Operations team & Sites

Europe/London
EVO - GridPP Operations team meeting

EVO - GridPP Operations team meeting

Description
- This is the biweekly ops & sites meeting - The intention is to run the meeting in EVO: http://evo.caltech.edu/evoGate/. Join the meeting in the GridPP Community area. - The phone bridge number is +44 (0)161 306 6802 (CERN number +41 22 76 71400). The phone bridge ID is 108203 with code: 4880. Apologies: Mark M

Meetings & updates (20')     

- ROD team update
ROD Durham

Stuart: Durham Green, fine. Don't get tickets automatically - Kashif?

Kashif: Opened ticket, both CEs failing, but this morning saw things were fine, maybe transient, so closed.

Kashif: UCL. Problem was old, fixed, came back again. Opened ticket and have been in touch.


- Nagios status
Nagios:
-- Kashif's backup....
Ewan: Going to sign up for Ops VO, will do so as soon as practicable to become backup for Kashif

- Tier-1 update


Catalin: Issue 2 weekends ago which affected Castor. This weekend had another castor half a day downtime Saturday/Sunday. Yesterday we seemed to understand the problem, used a workaround.
ATM starting up again . Also had Tape library microcode update.

Jeremy: Oracle issue affecting more than Castor. Is the throttling of FTS affecting Tier-2s?

Chris: Panda independently having issues, but not getting production this morning. Starting some now.

Alessandra/Elena: Clouds offline again yesterday. There are no backlogs at sites.

Catalin: channel limits at RAL set to 50%.


- Security update

Mingchao: Probes fixed so that all alerts on dashboard should be genuine. Sites to inform of false positives. Security incident in site which in process but not certified for EGI. Discussion on access controls.

ACTION Mingchao: Follow up information provided by dashboard and access control/information
-- T2 issues

Status of

UKI-SOUTHGRID-SUSX: in process of joining
Pete spoke to Emyr this morning - working on CREAM, setting up pool accounts and so on.

-*-

▶ Work required: Rewrite the part of the meeting minutes starting at "Kashif: UCL. Problem" and ending at "used a workaround.", replacing "workaround" with "temporary fix". The data that comes next is not needed for this work.

▶ Data provided:
-*-

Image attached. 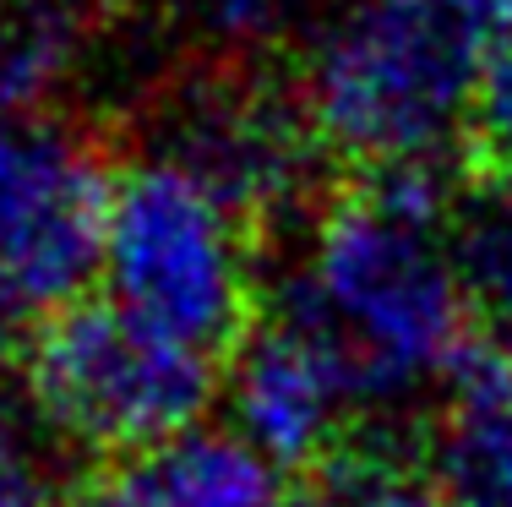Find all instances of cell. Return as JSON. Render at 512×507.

-*-

▶ Answer to this problem:
Kashif: UCL. Problem was old, fixed, came back again. Opened ticket and have been in touch.


- Nagios status
Nagios:
-- Kashif's backup....
Ewan: Going to sign up for Ops VO, will do so as soon as practicable to become backup for Kashif

- Tier-1 update


Catalin: Issue 2 weekends ago which affected Castor. This weekend had another castor half a day downtime Saturday/Sunday. Yesterday we seemed to understand the problem, used a temporary fix.